Elle s'approcha lentement.
Les légumes qui étaient exposés à la vente sur l'étal n'avaient pas grande allure ; leur apparence était chétive ; leur volume était informe ; leur peau était délibérément terreuse.
La voix provenait de la dame toute petite qui se tenait devant eux.
Elle avait un chignon blanc et - au-dessus - un fichu à motif de fleurettes roses sur fond noir beaucoup trop petit pour la masse de ses cheveux. La vieille dame était en train de demander comment étaient les poireaux.

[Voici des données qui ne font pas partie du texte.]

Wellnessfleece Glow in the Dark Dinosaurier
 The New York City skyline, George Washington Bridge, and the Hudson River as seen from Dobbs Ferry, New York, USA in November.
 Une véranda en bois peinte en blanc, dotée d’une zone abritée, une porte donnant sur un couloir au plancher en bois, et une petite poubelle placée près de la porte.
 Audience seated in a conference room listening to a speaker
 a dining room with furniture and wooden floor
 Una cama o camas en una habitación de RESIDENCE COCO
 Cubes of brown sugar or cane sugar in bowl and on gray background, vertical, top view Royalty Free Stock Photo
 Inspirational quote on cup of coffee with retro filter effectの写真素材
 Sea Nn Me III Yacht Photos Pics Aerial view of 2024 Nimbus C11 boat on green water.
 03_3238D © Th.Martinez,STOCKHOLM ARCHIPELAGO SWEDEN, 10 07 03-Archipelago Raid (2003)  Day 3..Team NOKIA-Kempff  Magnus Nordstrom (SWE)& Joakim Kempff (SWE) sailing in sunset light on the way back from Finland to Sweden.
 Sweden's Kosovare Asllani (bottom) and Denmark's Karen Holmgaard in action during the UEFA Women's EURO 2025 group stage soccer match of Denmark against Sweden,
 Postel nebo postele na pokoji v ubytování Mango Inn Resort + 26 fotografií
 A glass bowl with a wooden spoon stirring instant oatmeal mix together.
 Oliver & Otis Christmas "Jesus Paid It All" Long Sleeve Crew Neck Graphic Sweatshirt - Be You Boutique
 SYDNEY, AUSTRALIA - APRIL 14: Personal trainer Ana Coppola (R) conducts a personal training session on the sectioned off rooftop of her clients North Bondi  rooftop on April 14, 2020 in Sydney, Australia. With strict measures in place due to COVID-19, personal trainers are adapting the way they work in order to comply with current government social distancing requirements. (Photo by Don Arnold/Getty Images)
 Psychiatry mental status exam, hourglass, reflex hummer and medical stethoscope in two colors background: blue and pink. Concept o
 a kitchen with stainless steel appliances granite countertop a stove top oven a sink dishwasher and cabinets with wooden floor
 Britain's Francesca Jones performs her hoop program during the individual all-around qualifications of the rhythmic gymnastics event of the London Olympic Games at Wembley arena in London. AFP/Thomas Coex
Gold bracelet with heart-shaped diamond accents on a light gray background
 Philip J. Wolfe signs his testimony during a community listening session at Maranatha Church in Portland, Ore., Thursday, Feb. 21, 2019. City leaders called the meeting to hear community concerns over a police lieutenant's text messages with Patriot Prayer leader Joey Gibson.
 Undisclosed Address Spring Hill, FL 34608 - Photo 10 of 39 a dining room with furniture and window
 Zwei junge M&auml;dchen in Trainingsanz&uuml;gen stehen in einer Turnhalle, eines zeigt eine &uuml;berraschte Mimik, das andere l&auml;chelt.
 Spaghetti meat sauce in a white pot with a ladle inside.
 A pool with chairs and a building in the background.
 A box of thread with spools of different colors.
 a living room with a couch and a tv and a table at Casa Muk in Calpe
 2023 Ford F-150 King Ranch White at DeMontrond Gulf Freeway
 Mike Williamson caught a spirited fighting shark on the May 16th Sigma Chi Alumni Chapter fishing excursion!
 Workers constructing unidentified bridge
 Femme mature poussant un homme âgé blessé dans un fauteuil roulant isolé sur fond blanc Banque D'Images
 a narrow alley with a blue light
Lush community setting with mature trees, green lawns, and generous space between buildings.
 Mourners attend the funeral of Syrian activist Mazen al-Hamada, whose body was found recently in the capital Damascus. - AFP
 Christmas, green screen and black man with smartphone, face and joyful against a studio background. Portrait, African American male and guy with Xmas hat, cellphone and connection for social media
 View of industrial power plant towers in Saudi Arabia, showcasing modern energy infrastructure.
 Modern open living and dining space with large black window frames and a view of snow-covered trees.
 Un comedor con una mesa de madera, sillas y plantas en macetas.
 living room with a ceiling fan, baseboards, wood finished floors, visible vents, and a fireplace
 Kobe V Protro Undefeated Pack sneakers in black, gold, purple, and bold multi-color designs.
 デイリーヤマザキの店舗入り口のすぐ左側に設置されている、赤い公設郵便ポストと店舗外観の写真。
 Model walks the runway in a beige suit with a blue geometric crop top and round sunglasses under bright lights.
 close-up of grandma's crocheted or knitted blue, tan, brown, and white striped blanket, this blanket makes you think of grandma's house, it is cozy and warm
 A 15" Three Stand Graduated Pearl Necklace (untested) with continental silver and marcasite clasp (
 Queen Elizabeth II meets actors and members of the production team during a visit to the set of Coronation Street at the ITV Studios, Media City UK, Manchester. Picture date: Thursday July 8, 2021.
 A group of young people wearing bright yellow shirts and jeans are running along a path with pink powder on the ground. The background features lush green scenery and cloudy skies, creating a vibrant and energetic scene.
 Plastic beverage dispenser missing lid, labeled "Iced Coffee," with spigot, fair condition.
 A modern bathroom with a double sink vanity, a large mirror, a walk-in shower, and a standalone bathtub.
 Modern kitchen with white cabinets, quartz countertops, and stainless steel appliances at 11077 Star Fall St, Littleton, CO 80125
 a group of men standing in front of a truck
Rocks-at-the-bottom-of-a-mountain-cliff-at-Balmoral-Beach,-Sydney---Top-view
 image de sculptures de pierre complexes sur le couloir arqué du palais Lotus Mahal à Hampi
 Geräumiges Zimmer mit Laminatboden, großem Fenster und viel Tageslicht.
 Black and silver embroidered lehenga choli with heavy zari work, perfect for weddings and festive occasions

Claire aimait cette voix qu'elle entendait à dix pas d'elle.
Elle adorait cette voix.
Elle cherchait à mettre un nom sur ce timbre si clair, sur ces sortes de vagues de phrases rythmées qui attiraient son corps. La voix montait des romaines et des betteraves noires. La voix demanda brusquement, avec autorité, une botte de radis. Quand la voix demanda des côtes de blette, alors les yeux de Claire Methuen s'emplirent de larmes. Elle ne pleura pas pour autant mais, la vue brouillée, elle vit surgir, sans qu'elle en fût surprise, la main et la bague, au-dessus des grandes feuilles sombres des branches d'épinard, afin de saisir le sac terne, en papier recyclé, que lui tendait la marchande.
Claire poussait les gens qui étaient dans la file.
Les gens qui attendaient leur tour se mirent à murmurer et à grogner.
- Madame Ladon, murmura Claire tout bas.
Rien. La vieille dame ne se retourna pas.